Guilty experts are abliterated with score-proportional strength: the highest-scoring expert gets full removal, the lowest gets strength_min (default 0.5). In the default MoE-only path, only the down_proj weight matrix of each guilty expert is modified. With --residual, attention o_proj weights across all decoder layers are also abliterated. Embeddings and the LM head are never modified.
Orthogonalization math
Refusal direction removal via orthogonal projection:
W' = W - strength * r * (r^T @ W)
Variable strength per expert:
strength(expert) = strength_min + (1 - strength_min) * (score - min_score) / (max_score - min_score)
For multi-directional modes, each direction is orthogonalized sequentially with weight-proportional strength:
for each direction (r_k, w_k):
sub_strength = strength * (w_k / sum(weights))

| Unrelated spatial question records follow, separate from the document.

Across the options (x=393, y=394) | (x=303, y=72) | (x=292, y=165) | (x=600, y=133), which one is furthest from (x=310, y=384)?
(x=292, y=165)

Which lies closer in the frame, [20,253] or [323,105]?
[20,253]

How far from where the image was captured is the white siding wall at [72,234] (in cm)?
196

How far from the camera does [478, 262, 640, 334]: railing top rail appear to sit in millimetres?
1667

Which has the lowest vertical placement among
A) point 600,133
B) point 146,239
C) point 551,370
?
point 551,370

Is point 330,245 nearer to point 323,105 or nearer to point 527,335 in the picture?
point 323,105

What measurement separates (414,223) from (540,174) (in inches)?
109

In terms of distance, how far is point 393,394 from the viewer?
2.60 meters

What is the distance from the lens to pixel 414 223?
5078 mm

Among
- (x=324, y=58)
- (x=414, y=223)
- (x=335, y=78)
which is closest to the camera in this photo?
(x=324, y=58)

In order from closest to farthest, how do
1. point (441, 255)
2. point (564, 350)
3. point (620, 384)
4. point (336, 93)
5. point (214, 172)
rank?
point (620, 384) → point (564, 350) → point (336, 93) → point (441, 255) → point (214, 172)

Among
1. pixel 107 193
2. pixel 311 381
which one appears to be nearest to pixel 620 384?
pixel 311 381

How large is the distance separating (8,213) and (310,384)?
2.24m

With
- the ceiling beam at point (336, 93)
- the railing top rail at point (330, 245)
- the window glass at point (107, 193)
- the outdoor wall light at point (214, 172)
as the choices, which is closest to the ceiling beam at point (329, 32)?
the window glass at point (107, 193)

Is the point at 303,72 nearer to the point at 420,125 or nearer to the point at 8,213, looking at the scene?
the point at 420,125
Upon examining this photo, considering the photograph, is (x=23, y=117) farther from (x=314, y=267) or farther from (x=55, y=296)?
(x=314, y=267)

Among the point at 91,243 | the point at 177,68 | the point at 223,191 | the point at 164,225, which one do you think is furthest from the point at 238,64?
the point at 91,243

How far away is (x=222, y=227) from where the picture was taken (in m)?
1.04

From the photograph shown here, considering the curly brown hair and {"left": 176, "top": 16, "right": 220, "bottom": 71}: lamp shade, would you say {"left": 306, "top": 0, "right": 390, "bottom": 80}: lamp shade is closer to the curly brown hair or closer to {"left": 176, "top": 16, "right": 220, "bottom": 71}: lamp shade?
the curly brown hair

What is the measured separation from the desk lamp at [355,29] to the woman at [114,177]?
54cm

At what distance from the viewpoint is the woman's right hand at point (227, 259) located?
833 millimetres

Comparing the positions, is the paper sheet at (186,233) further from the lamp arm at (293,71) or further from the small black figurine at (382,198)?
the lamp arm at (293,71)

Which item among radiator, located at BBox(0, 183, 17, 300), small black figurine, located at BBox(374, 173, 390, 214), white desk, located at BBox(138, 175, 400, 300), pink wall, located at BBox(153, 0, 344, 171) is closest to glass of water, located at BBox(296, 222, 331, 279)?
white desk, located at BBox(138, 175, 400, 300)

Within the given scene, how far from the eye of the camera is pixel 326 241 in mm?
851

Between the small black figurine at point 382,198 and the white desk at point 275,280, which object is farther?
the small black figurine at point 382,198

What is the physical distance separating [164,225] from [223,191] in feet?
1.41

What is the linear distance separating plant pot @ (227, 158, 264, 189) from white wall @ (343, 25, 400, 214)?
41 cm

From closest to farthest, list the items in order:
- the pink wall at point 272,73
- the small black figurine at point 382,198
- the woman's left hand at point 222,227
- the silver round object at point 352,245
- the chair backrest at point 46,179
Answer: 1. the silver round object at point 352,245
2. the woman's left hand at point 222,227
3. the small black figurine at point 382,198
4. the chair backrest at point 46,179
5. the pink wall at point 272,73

W = W - sub_strength * r_k * (r_k^T @ W)
| Feature | HERETIC | ErisForge | DECCP | Flay |
|---|---|---|---|---|
| Approach | TPE optimization + LoRA | Uniform orthogonalization | Contrastive decoding | Per-expert selective |
| Granularity | Per-layer strength | Per-layer strength | Token-level | Per-expert strength |
| Expert awareness | No | No | No | Yes |
| Experts modified | All | All | N/A (inference-time) | Only guilty subset (+ o_proj with --residual) |
| Direction type | Global | Global | N/A | Global + per-expert, single or multi (SVD) |
| Multi-pass | No | No | No | Yes (with guardrails) |
| Router attenuation | No | No | No | Yes |
| Optimization | 200 trials (slow) | None | None | Grid search or Bayesian TPE |
| Output format | LoRA adapter | Safetensors | N/A | Safetensors + model card |
- Arditi, A., Obeso, O., Syed, A., Paleka, D., & Rimsky, N. (2024). Refusal in Language Models Is Mediated by a Single Direction. arXiv:2406.11717
- Zou, A., Wang, Z., Kolter, J.Z., & Fredrikson, M. (2023). Universal and Transferable Adversarial Attacks on Aligned Language Models. arXiv:2307.15043
- Fedus, W., Zoph, B., & Shazeer, N. (2022). Switch Transformers: Scaling to Trillion Parameter Models with Simple and Efficient Sparsity. arXiv:2101.03961
- Shazeer, N., et al. (2017). Outrageously Large Neural Networks: The Sparsely-Gated Mixture-of-Experts Layer. arXiv:1701.06538
Apache-2.0
Existing tools use a sledgehammer — abliterating every expert uniformly. Flay cuts only what needs cutting.